Do you see how much seasoning there is? Make sure you cover the salmon in the seasonings from head to toe. I always disclose that I never measure my seasonings. I use my boyfriend as my handy-dandy taste-tester. If he tells me it needs more flavor, then I add more. So go ahead and use the test-taste method. If you think it needs a little more spice, don’t be shy to add more, flavor never hurt anyone.
Set your salmon aside because it’s time to jump back to our pasta. You’re going to be doing a lot of bouncing back-and-forth for this recipe, but it’s all easy-peezy-lemon-squeezy. By now, you’re ready to add pasta noodles to your boiled water. I added about 28 grams of noodles (I’m feeding a body builder, so don’t mind the large portions of pasta noodles) to the water, then let that cook for 20 minutes (or until the noodle reached al dente) while I got started on my pesto sauce. Also, while for my Mac-n-Cheese recipe, I recommended a specific type of noodle, for pesto I’ve found you can use any. My boyfriend prefers penne noodles, but it’s not a requirement.

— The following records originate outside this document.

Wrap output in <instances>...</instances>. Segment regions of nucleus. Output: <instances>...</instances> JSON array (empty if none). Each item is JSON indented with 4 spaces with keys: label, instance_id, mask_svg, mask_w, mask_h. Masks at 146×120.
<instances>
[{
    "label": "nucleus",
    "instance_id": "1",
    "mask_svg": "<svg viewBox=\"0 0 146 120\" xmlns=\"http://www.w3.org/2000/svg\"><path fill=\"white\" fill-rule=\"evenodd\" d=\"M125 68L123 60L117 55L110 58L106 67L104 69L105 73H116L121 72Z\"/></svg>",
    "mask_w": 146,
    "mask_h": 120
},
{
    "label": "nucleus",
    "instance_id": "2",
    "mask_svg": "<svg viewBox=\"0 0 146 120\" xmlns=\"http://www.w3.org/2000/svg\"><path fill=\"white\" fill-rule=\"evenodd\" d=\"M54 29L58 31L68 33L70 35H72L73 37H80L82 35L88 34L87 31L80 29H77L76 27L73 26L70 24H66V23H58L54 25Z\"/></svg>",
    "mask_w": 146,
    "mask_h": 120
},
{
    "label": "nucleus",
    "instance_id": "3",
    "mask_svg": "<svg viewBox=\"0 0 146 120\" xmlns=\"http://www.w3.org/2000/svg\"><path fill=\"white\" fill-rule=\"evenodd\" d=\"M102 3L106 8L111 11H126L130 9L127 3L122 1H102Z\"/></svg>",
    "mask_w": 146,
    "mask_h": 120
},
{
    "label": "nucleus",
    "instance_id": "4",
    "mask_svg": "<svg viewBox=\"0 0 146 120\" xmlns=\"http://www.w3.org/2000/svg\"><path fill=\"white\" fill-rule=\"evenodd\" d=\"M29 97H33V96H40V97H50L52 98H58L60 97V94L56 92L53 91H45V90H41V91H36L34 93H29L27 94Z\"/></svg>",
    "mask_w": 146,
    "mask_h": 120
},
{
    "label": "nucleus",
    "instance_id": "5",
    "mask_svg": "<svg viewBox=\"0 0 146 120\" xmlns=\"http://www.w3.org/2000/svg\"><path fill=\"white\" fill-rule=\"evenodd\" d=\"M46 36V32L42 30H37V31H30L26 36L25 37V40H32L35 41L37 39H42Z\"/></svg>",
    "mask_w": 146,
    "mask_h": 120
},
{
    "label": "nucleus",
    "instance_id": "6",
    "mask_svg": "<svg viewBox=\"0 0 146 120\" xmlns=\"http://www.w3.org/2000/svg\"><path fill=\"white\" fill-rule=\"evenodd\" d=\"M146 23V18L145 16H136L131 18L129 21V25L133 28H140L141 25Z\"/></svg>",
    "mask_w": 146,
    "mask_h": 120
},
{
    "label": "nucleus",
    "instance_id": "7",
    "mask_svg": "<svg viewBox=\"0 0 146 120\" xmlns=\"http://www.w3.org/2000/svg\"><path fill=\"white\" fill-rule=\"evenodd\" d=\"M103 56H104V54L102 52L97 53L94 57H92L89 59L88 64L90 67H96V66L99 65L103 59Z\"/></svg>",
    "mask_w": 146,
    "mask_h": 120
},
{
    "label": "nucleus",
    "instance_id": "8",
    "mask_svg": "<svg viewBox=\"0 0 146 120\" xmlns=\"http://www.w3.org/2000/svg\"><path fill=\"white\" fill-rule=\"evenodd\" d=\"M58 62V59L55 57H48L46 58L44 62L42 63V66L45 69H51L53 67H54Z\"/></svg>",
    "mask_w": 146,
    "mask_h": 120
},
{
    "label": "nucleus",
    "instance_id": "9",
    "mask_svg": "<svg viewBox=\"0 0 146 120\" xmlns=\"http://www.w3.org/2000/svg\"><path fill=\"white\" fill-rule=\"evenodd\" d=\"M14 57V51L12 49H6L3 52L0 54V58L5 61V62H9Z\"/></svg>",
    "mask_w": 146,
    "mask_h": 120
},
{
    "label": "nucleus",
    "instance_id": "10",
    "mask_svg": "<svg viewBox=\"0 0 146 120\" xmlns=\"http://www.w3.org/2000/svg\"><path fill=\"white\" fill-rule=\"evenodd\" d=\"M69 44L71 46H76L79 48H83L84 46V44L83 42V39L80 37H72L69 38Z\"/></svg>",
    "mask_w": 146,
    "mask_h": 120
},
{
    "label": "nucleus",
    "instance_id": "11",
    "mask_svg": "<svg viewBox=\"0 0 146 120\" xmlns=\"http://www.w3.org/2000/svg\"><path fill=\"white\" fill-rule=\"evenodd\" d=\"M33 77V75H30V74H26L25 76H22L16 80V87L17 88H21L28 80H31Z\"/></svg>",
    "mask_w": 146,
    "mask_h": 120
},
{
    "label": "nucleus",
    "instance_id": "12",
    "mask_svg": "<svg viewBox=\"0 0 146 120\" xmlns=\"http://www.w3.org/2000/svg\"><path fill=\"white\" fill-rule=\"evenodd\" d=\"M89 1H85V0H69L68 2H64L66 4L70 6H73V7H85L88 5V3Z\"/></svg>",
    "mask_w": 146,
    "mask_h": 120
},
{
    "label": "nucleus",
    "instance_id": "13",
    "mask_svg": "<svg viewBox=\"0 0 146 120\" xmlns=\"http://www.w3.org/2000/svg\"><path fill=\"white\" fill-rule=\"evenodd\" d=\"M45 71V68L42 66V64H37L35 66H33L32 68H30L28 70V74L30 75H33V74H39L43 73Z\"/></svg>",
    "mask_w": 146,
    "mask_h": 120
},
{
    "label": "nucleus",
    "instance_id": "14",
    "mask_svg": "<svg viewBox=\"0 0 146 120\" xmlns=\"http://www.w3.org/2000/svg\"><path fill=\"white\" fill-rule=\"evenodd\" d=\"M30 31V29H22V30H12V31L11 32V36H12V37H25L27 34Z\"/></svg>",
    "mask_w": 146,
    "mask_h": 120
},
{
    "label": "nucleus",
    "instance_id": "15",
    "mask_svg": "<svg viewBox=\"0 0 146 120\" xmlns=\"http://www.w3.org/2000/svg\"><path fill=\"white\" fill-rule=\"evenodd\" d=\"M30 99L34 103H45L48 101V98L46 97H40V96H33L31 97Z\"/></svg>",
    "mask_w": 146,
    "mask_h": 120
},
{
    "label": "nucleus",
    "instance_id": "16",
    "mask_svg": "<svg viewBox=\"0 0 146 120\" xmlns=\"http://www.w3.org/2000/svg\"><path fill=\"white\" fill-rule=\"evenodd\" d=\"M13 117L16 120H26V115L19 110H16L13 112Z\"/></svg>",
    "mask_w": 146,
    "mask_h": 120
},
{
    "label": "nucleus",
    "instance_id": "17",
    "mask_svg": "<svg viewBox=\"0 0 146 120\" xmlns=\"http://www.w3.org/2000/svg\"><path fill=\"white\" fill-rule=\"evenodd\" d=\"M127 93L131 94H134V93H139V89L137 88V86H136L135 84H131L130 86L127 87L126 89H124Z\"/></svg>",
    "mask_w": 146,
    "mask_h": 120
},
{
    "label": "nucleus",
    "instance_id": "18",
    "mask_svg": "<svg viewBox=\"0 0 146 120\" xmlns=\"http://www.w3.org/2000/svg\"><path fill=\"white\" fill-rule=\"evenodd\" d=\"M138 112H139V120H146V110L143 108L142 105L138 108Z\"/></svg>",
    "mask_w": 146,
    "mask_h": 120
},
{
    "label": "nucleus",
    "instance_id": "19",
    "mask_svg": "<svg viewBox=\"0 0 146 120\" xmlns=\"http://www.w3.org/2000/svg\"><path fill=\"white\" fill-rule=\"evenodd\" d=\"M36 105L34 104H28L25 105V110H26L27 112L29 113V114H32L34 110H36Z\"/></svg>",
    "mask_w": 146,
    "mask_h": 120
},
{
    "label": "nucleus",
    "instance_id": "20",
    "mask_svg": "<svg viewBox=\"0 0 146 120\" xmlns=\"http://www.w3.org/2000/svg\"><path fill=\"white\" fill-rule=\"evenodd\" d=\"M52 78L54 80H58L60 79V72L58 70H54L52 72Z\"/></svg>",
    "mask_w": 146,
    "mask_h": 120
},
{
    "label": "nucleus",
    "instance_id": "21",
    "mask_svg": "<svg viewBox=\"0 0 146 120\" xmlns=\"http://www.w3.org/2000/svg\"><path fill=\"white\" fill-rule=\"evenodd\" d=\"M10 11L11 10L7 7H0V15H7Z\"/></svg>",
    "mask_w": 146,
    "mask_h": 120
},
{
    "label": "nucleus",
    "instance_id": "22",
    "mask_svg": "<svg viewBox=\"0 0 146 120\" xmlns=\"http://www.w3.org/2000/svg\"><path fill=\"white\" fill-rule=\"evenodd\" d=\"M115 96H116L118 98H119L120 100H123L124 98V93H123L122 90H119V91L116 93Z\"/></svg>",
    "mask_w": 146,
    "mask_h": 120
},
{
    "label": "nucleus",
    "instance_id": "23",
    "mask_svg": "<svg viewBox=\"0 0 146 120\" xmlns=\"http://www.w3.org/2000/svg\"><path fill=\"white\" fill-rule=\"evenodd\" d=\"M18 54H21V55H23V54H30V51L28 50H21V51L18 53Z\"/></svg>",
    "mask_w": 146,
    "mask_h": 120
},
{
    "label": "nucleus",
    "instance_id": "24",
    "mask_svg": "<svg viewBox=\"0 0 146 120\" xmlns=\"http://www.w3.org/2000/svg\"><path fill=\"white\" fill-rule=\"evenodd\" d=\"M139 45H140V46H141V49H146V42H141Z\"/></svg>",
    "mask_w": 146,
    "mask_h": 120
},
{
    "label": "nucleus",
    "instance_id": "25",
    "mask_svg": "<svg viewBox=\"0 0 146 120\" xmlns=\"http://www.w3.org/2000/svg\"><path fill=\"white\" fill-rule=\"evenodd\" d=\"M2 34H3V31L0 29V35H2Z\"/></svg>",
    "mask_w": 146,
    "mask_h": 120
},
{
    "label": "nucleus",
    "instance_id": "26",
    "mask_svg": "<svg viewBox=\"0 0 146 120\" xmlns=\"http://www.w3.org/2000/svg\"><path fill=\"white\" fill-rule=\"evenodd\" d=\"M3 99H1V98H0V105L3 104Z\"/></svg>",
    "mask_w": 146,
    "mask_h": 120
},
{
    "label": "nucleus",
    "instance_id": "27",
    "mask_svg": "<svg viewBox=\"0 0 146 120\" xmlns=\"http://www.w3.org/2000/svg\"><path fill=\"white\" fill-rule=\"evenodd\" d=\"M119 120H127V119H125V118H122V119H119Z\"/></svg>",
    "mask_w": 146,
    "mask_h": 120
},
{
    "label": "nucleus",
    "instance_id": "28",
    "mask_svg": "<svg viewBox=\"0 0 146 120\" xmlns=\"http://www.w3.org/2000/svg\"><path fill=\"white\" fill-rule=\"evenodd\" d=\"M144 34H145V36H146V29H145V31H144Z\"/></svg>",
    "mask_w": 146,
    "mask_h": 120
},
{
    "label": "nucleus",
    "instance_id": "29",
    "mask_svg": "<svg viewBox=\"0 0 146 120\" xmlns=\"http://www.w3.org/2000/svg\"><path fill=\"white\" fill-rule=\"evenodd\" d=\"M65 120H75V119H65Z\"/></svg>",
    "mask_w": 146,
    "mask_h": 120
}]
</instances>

Now it’s time for my favorite part – the sauce!
Add about one tablespoon of butter in your sauce pan. Not only will it add flavor, of course, but it’ll help the sauce not get clumpy at the bottom of the pan. Add in Italian seasoning, onion and garlic powder, as well as salt and a little bit of pepper according to your tastebuds. Let the spices marinate in the butter for about 30 seconds to activate the flavor. Once that delicious aroma fills your kitchen, add in four scoops of basil pesto and mix it all together. I let that cook for about two minutes before I add in one pint of heavy whipping cream. The next step is totally optional, but I like to add in a little two-percent milk to my heavy cream. After you stir, you can let that sit for another minute while we cook our salmon.
Let roughly six ounces of cherry tomatoes cook with the salmon. Add a little salt, pepper, onion and garlic powder to season them. Don’t worry about getting some of your salmon, it’s only going to add more flavor. You might be wondering why I’m cooking my tomatoes with the salmon and not in a separate pan, but I find that cooking them together adds more flavor to both. You can absolutely cook them in a separate pan since they’re going into the pasta, not with the salmon.
Back to the pasta sauce. It’s time to add in three ounces of feta cheese and four ounces of parmesan cheese, but you’re not going to add it in all at once. Add in little by little and whisk the cheese into the sauce so it doesn’t clump together. Remember, this is creamy pesto sauce, not clumpy. Continue to whisk until the sauce is thickened and creamy, and feel free to give it a little taste test (you should be saying “mmmm”). Once it passes your test, add in your cooked noodles to the sauce.
Salmon doesn’t take long to cook. I cook each side of the salmon for about eight to ten minutes each. The good thing about fish, and also red meat, is that you can cook it however you prefer it (rare to well-done). I like my salmon cooked all the way through. I always double check that it is by gently cutting into the middle of the patty to see if it’s pink and juicy inside. Once it fits the description, it’s ready for the final step – the honey.
Top each salmon patty with two tablespoons of honey, one spoonful for each side of the salmon. Let the salmon cook on each side on low heat for about a minute each to let the honey absorb into the fish.
Now it’s time to get your plate and fork, and dig into this delicious, cozy recipe. This is one I will be using all fall and winter long.